* [Instructions for the task]: Copy the records from the line containing "How far away" through the end of the records, requests included, and scale every number in the answers (the distance and the pixel coordinates) by 1.5, rounding each result to the same number of decimal places as the original, with halves rounded up.

* [Material]:

•••

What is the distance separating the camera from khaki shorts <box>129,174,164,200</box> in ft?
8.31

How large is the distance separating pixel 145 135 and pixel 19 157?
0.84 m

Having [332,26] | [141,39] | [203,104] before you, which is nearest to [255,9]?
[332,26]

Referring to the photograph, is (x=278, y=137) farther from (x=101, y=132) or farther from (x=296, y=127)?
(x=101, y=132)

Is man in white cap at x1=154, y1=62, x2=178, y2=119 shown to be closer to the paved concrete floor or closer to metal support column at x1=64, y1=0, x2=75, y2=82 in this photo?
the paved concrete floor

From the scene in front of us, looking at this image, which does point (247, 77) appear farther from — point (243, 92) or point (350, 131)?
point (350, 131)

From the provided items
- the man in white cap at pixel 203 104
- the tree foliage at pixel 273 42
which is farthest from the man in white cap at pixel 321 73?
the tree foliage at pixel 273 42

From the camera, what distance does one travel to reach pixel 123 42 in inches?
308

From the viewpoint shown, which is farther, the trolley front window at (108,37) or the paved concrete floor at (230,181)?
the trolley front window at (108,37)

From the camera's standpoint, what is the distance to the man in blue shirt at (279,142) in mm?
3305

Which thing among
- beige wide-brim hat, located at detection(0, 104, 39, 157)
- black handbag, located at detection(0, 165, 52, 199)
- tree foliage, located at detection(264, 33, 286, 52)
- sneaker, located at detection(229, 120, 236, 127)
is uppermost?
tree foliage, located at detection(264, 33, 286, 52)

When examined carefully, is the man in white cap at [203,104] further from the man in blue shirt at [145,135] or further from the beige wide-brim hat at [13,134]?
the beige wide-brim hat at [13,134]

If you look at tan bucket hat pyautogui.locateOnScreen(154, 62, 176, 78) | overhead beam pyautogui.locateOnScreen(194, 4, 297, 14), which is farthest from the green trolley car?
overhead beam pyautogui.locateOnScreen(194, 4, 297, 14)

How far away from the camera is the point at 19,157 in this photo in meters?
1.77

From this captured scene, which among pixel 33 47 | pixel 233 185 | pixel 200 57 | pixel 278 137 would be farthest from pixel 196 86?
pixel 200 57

•••

* [Response]:
How far away from the camera is the point at 19,157 in this photo in meters?
2.66

From this captured scene, which among pixel 33 47 | pixel 233 185 | pixel 200 57 | pixel 278 137 would be farthest from pixel 196 86?
pixel 300 86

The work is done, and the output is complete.